* _Short task_:
Every entry below should be repeated exactly; the pictures should not.

++++ Data shown

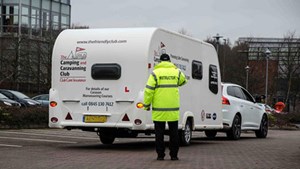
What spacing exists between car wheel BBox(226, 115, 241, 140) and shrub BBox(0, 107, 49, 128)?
782 cm

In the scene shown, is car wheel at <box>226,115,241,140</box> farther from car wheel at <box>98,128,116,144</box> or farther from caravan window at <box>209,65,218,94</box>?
car wheel at <box>98,128,116,144</box>

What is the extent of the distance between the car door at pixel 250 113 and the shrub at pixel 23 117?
7.97m

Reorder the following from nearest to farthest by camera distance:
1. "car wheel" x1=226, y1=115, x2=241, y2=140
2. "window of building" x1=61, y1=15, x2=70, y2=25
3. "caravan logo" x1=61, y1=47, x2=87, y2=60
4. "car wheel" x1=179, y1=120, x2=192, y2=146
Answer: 1. "caravan logo" x1=61, y1=47, x2=87, y2=60
2. "car wheel" x1=179, y1=120, x2=192, y2=146
3. "car wheel" x1=226, y1=115, x2=241, y2=140
4. "window of building" x1=61, y1=15, x2=70, y2=25

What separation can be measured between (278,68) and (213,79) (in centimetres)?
5003

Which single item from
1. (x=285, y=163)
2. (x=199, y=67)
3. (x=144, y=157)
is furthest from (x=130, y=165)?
(x=199, y=67)

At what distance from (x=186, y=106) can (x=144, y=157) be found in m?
3.62

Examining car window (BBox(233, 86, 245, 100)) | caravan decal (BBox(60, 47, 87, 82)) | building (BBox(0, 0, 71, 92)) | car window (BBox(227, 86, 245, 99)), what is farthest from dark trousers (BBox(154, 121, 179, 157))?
building (BBox(0, 0, 71, 92))

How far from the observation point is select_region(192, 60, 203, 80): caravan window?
16.7 meters

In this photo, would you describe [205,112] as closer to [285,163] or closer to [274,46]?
Result: [285,163]

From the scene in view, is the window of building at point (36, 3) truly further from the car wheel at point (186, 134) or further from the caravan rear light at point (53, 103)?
the caravan rear light at point (53, 103)

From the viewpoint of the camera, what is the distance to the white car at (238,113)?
1953cm

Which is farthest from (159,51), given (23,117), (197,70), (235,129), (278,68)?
(278,68)

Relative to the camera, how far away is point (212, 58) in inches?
715

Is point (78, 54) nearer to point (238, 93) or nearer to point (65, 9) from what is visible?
point (238, 93)
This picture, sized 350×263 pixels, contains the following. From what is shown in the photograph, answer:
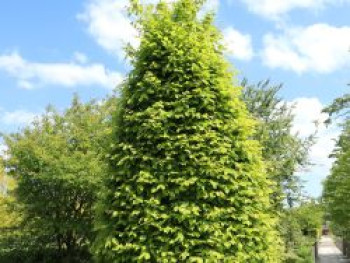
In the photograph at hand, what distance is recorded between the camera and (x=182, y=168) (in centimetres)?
648

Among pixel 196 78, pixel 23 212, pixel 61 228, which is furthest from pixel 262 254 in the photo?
pixel 23 212

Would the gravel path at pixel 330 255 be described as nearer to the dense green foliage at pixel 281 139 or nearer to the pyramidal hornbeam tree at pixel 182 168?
the dense green foliage at pixel 281 139

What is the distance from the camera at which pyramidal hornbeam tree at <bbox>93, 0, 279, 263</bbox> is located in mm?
6301

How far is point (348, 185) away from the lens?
26844 mm

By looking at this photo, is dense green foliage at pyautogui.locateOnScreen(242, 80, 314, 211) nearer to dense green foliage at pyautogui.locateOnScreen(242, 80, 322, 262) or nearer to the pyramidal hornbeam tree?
dense green foliage at pyautogui.locateOnScreen(242, 80, 322, 262)

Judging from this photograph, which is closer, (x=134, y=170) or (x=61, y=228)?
(x=134, y=170)

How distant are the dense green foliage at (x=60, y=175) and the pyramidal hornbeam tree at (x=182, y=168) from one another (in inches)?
342

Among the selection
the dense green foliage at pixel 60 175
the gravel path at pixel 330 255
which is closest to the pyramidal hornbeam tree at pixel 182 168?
the dense green foliage at pixel 60 175

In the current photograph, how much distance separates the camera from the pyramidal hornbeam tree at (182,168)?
6.30 m

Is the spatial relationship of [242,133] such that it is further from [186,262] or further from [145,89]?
[186,262]

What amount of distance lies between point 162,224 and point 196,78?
2.06 m

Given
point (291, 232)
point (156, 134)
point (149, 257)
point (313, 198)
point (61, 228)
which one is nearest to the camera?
point (149, 257)

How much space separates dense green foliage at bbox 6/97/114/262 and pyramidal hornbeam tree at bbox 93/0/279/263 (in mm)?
8688

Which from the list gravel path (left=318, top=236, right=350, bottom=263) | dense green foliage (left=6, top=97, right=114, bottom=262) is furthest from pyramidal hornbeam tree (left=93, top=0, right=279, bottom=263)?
gravel path (left=318, top=236, right=350, bottom=263)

++++++++

* _Written solution_:
What spacing exists between car wheel BBox(226, 115, 241, 140) and shrub BBox(0, 107, 49, 128)?
782 cm

In the scene shown, is car wheel at <box>226,115,241,140</box> farther from car wheel at <box>98,128,116,144</box> or farther from caravan window at <box>209,65,218,94</box>?
car wheel at <box>98,128,116,144</box>

What is the extent of the distance between the car door at pixel 250 113 and the shrub at pixel 23 117?
7.97m

Reorder the following from nearest to farthest by camera distance:
1. "car wheel" x1=226, y1=115, x2=241, y2=140
2. "window of building" x1=61, y1=15, x2=70, y2=25
3. "caravan logo" x1=61, y1=47, x2=87, y2=60
4. "car wheel" x1=179, y1=120, x2=192, y2=146
Answer: 1. "caravan logo" x1=61, y1=47, x2=87, y2=60
2. "car wheel" x1=179, y1=120, x2=192, y2=146
3. "car wheel" x1=226, y1=115, x2=241, y2=140
4. "window of building" x1=61, y1=15, x2=70, y2=25

What separation can be measured between (278,68) and (213,79) (in centimetres)?
5003

Which single item from
1. (x=285, y=163)
2. (x=199, y=67)
3. (x=144, y=157)
is furthest from (x=130, y=165)?
(x=199, y=67)

At what distance from (x=186, y=106) can (x=144, y=157) be found in m?
3.62

Examining car window (BBox(233, 86, 245, 100)) | caravan decal (BBox(60, 47, 87, 82)) | building (BBox(0, 0, 71, 92)) | car window (BBox(227, 86, 245, 99)), what is farthest from dark trousers (BBox(154, 121, 179, 157))?
building (BBox(0, 0, 71, 92))

How far from the observation point is select_region(192, 60, 203, 80): caravan window?
16.7 meters

In this photo, would you describe [205,112] as closer to [285,163] or closer to [274,46]?
Result: [285,163]

From the scene in view, is the window of building at point (36, 3) truly further from the car wheel at point (186, 134) or further from the caravan rear light at point (53, 103)?
the caravan rear light at point (53, 103)

From the viewpoint of the camera, what is the distance to the white car at (238,113)?
1953cm

Which is farthest from (159,51), given (23,117), (197,70), (235,129), (278,68)?
(278,68)

Relative to the camera, how far away is point (212, 58) in inches?
715

Is point (78, 54) nearer to point (238, 93) or nearer to point (65, 9) from what is visible?
point (238, 93)
This picture, sized 350×263 pixels, contains the following. From what is shown in the photograph, answer:
In the photograph at hand, what distance is recorded between the camera and (x=182, y=168) (in centimetres)?
648

Among pixel 196 78, pixel 23 212, pixel 61 228, which is furthest from pixel 262 254 in the photo?
pixel 23 212

Would the gravel path at pixel 330 255 be described as nearer to the dense green foliage at pixel 281 139 or nearer to the pyramidal hornbeam tree at pixel 182 168?
the dense green foliage at pixel 281 139

What is the distance from the camera at which pyramidal hornbeam tree at <bbox>93, 0, 279, 263</bbox> is located in mm?
6301

How far is point (348, 185) away from the lens?
26844 mm

By looking at this photo, is dense green foliage at pyautogui.locateOnScreen(242, 80, 314, 211) nearer to dense green foliage at pyautogui.locateOnScreen(242, 80, 322, 262) or nearer to the pyramidal hornbeam tree?
dense green foliage at pyautogui.locateOnScreen(242, 80, 322, 262)

Judging from this photograph, which is closer, (x=134, y=170) or (x=61, y=228)?
(x=134, y=170)

How distant are the dense green foliage at (x=60, y=175) and the pyramidal hornbeam tree at (x=182, y=168) from one another (in inches)?
342

Among the selection
the dense green foliage at pixel 60 175
the gravel path at pixel 330 255
which is closest to the pyramidal hornbeam tree at pixel 182 168?
the dense green foliage at pixel 60 175

In the current photograph, how much distance separates the camera from the pyramidal hornbeam tree at (182,168)?
6.30 m

Is the spatial relationship of [242,133] such that it is further from [186,262] or further from [145,89]?
[186,262]

What amount of distance lies between point 162,224 and point 196,78?
2.06 m

Given
point (291, 232)
point (156, 134)
point (149, 257)
point (313, 198)
point (61, 228)
which one is nearest to the camera?
point (149, 257)

How much space separates dense green foliage at bbox 6/97/114/262 and pyramidal hornbeam tree at bbox 93/0/279/263 (in mm)?
8688

Which from the list gravel path (left=318, top=236, right=350, bottom=263) | dense green foliage (left=6, top=97, right=114, bottom=262) is furthest from pyramidal hornbeam tree (left=93, top=0, right=279, bottom=263)?
gravel path (left=318, top=236, right=350, bottom=263)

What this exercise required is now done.